▶ _Task prompt_
Word for word, repeat all the entries below, but without the pictures.
==== Dataset content
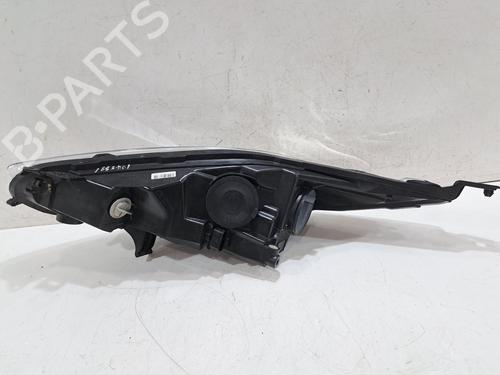 Right headlight FORD FIESTA VI (CB1, CCN) 1.25 | BP33336044C29 - Image 6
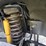 2009-ford-f550-image-36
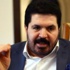 Deniz Baykal'ın sağ kolu Savcı Sayan AKP'den aday Deniz Baykal'ın sağ kolu Savcı Sayan AKP'den aday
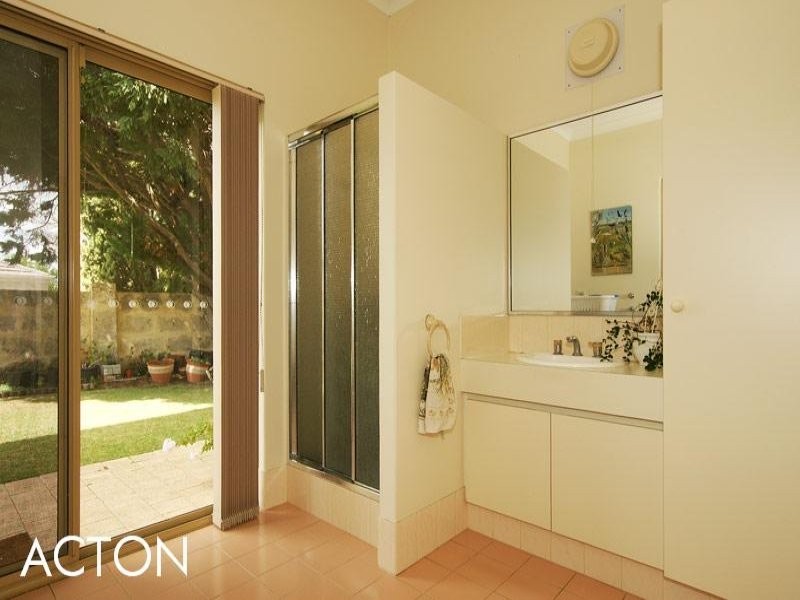 6 Minim Close, Mosman Park WA 6012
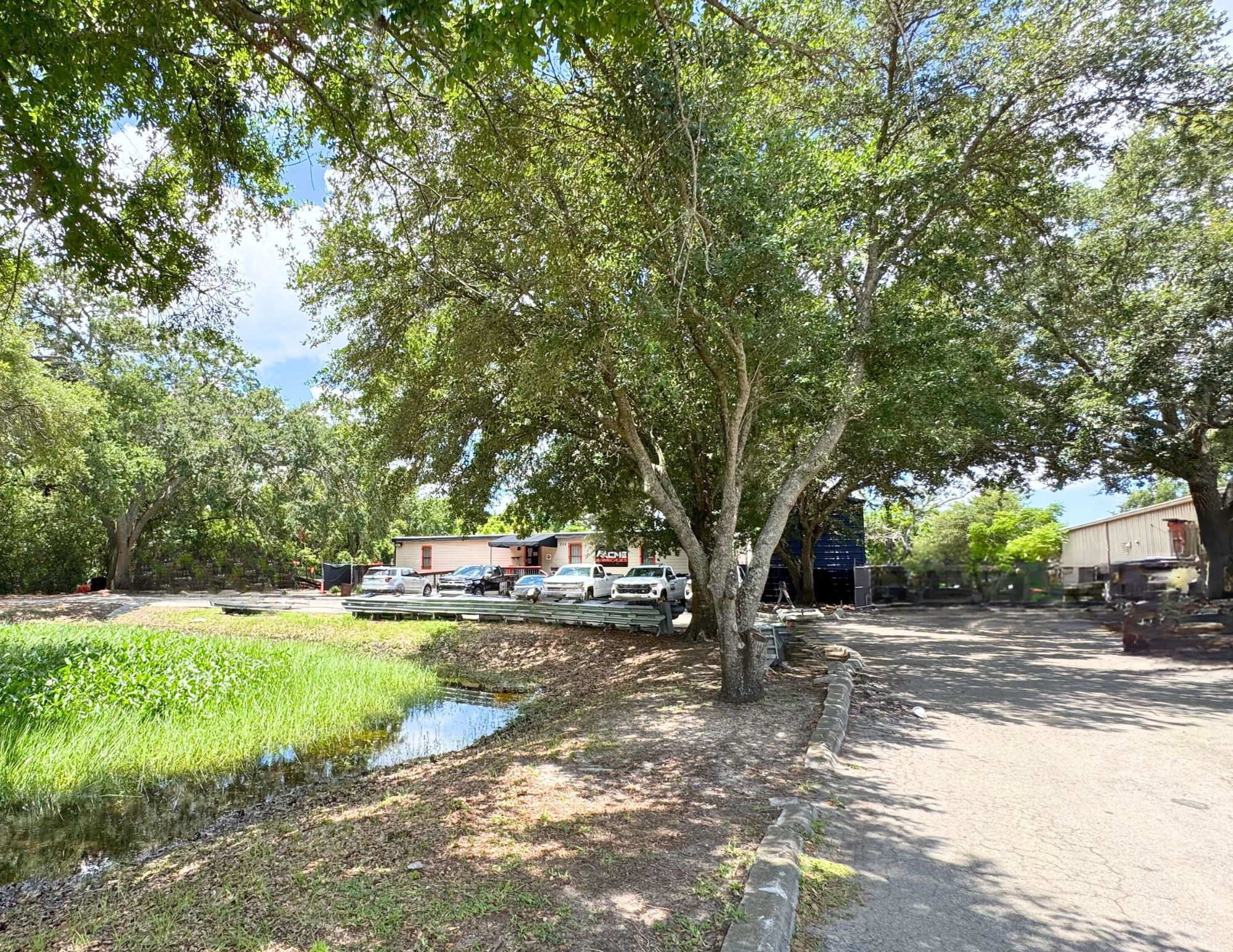 508 Clifton St, Orlando, FL for Sale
========
▶ _Reply to the task_
 Right headlight FORD FIESTA VI (CB1, CCN) 1.25 | BP33336044C29 - Image 6
 2009-ford-f550-image-36
 Deniz Baykal'ın sağ kolu Savcı Sayan AKP'den aday Deniz Baykal'ın sağ kolu Savcı Sayan AKP'den aday
 6 Minim Close, Mosman Park WA 6012
 508 Clifton St, Orlando, FL for Sale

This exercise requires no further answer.